As someone who has been through applications, been accepted, and started  a PhD, I really cannot stress how important your fit with faculty is in terms of admissions and you having a succesful experience. I don't know your background at all but the entire process is a gamble. Prospective students, particularly those with only undergrad experience, are making a gamble on what they are going to be interested in researching over a several year time frame. That is rarely accurate as you are exposed to more work and topics and your interests evolve. Admissions are gambling on limited info that you have similar interests and will want to do grunt work in service of their interests. Sure, I want to go to a top ranked school but I frankly didnt apply to 90 percent of them because the faculty just is not doing the research I want. If your research topics are the mainstream topics and they are in the top schools then go for that. If they are specific, go for lower but good fit and good placement or it is futile one way or another. They wont admit you or when you get there they wont push your research forward and you wont do that for them. I couldnt even imagine applying to more than 10 schools because I dont want the experience of having to convince advisors about my research and go it alone because it is not their expertise. 
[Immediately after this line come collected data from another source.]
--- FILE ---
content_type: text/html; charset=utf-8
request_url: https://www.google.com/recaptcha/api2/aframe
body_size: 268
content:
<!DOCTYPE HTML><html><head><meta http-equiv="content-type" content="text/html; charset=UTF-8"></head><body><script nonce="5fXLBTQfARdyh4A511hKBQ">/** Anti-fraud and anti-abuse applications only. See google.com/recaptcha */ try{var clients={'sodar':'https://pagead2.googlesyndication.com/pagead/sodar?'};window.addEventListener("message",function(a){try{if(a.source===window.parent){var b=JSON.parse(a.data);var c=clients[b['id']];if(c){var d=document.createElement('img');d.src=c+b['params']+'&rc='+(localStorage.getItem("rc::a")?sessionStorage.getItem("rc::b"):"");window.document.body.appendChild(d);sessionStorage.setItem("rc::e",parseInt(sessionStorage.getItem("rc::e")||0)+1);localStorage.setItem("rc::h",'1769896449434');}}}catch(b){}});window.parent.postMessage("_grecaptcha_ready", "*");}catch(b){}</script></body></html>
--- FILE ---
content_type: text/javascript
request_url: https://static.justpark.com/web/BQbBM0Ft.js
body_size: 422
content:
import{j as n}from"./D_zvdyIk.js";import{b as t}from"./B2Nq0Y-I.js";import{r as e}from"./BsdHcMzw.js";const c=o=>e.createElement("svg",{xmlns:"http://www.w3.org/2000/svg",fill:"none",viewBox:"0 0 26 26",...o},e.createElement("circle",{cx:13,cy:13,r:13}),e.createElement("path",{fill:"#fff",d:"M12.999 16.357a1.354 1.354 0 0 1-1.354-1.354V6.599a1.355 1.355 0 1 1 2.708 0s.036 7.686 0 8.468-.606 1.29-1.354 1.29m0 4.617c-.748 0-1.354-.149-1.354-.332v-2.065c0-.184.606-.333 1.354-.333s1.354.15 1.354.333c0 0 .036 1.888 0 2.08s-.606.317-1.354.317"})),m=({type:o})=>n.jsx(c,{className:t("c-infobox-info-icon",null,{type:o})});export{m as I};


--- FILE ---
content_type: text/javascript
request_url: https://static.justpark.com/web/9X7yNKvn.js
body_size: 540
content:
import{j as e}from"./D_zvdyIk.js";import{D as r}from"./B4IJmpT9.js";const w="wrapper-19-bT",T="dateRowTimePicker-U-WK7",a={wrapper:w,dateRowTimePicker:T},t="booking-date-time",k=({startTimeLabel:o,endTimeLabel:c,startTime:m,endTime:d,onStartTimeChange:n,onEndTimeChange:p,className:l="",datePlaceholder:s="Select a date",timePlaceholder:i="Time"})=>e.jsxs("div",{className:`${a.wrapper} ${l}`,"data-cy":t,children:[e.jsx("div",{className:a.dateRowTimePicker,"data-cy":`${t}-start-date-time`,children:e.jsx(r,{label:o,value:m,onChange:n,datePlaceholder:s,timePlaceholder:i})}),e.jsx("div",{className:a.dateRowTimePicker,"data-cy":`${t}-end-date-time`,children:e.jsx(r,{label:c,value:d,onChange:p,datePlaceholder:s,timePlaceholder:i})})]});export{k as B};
Absolutely this. I only applied for 3 PhD programs in PoliSci. Nowadays I think it is insane to apply for 10+ programs in the top 20, there is no way they could have a large correlation of any kind of concentration. I often see folks here with "pending" lists consisting of programs with drastically different profiles/faculty research it is insane. A random Anon will put in the same basket Yale, Chicago, Columbia, NYU and UCSD and I'm here thinking: what was even your target interest when doing this lol

 

EDIT: Anyone claiming being waitlisted by NYU?

Edited by giraff
Posted (edited)
14 minutes ago, giraff said:

Absolutely this. I only applied for 3 PhD programs in PoliSci. Nowadays I think it is insane to apply for 10+ programs in the top 20, there is no way they could have a large correlation of any kind of concentration. I often see folks here with "pending" lists consisting of programs with drastically different profiles/faculty research it is insane. A random Anon will put in the same basket Yale, Chicago, Columbia, NYU and UCSD and I'm here thinking: what was even your target interest when doing this lol

 

EDIT: Anyone claiming being waitlisted by NYU?

for sure

Edited by MooseTracks
Posted
16 minutes ago, Philodemus said:

Claiming a McGill PhD acceptance. Got an informal email from the DGS late last night.

Did you apply from Canada or an international applicant?

I also applied for Mcgill (from abroad) and emailed to the Department about when results would be announced. They replied to me that the Department is still reviewing the applications.